Mishmash37: Mahathir, your book really should be titled 'Destroying Hope' because that is what you have set out to do.
My Malay friends happily show me how to eat with my hands when I dine at a banana leaf shop, and they pick up chopsticks when we go for hotpot (I'd like to see you eat with your hands!). And on most days, we eat with fork and spoon – that's the Malaysian way, and a custom unique to Southeast Asia.
You have stupidly equated being Malay as being Malaysian. May I remind you that the Malaysian identity and the founding principles of this nation is one built on diversity and strengthened by unity – ‘Bersekutu Bertambah Mutu’. You have sought to bring down both, shame on you.
We Malaysians are assimilating fine without needing to annihilate our cultural identity, no thanks to bigots and racist politicians such as yourself fanning the racial flames. When I am abroad, I identify myself as Malaysian. And no, not Malaysian Chinese. Malaysian, period.
Race only gets brought up if people are curious about my heritage or wonder why the few Malaysians they know have different skin tones. But with you, race comes first, national identity second.
Everyday Malaysians don't merely tolerate each other's existence like you politicians do. We embrace and celebrate the cultural diversity of this nation. Sure, we consume some cultural content from the Indian and Chinese 'motherland', and some still have relatives back there, but to insinuate that we Chinese and Indians are not loyal to Malaysia, that is just... low.
I'm a fourth-generation Malaysian and I abhor the Chinese government's racist, supremacist and oppressive policies (which looks quite the same as yours, by the way) and am quite concerned about their posturing in the South China Sea.
I've completed my national service and if push comes to shove, I'd readily defend my homeland Malaysia, even though it seems my homeland (or rather, the people in charge) would much rather cast me aside.
There's no hope for this country if it remains in the hands of you and your ilk. Malaysians are abandoning the country in droves. Not just the Chinese and Indians, but Malays as well, so I know I'm not alone in my views here. It's what we stand for as Malaysians that's being eroded in your race wars.
AB Sulaiman: Mahathir’s tirade on the difficulty of assimilating the various ethnic groups in this country brings to my mind the word ‘culture’.
Culture is the way of life a group or society has developed to adjust to the environment he resides in – the language he speaks, the religion he professes, the clothing he wears, the food he eats. It also refers to the way he marries off his son or daughter. A Malay son pays ‘wang hantaran’ to his bride. An Indian girl pays dowry to her future husband. There is nothing wrong here.
Culture also refers to the way one community or group sends the dead off to the afterworld. Malay buries, the Indian cremates, their dead. Again, there is nothing wrong here. It’s all culture.

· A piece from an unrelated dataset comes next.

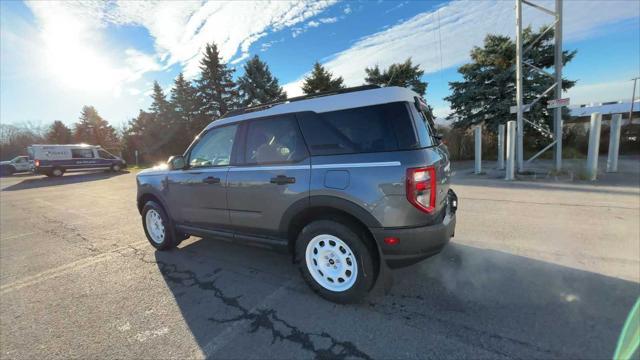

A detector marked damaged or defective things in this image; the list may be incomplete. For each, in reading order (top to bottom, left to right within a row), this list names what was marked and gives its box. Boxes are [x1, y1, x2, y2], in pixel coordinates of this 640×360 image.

cracked asphalt [0, 165, 636, 358]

The fact is that each culture is unique to the society creating it. Meaning, there is no such thing as one culture more dominant or desirable, to another. Or, one culture should adopt another to show proof of national assimilation.
Mahathir says the Chinese eating with chopsticks is one blockage to assimilation. This is utter rubbish. Saying that people who do not eat with bare hands like the Malays do should not be taken as an impediment to assimilation. There is no need to do so. What’s wrong with chopsticks anyway?

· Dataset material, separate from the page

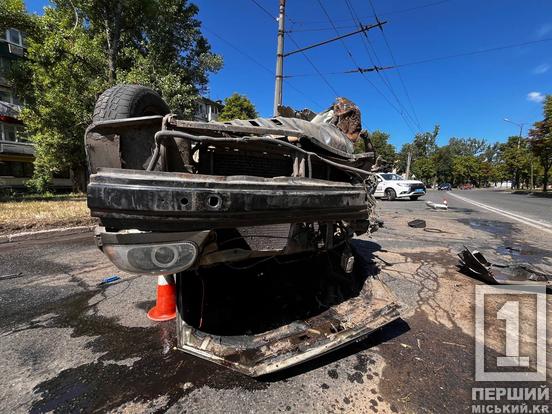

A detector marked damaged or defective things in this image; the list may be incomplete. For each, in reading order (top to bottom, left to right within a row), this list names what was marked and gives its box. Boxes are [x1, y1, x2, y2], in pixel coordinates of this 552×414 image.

damaged car body [84, 83, 398, 376]
overturned car [86, 84, 398, 376]
torn metal panel [458, 246, 552, 288]
rusty metal part [458, 246, 552, 288]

Mahathir also said there is still a tendency for communities here to identify with their country of origin, despite generations of being born and raised in Malaysia. As a result, he argued it had resulted in separation among the people.
Well, well, there are many other ways of showing integration – and patriotism - like paying taxes, obeying all laws, being very productive in the country’s asset creating efforts. Mahathir should know the ‘nons’ are very good in all these. You can’t fault them here even though some of them use chopsticks when they eat.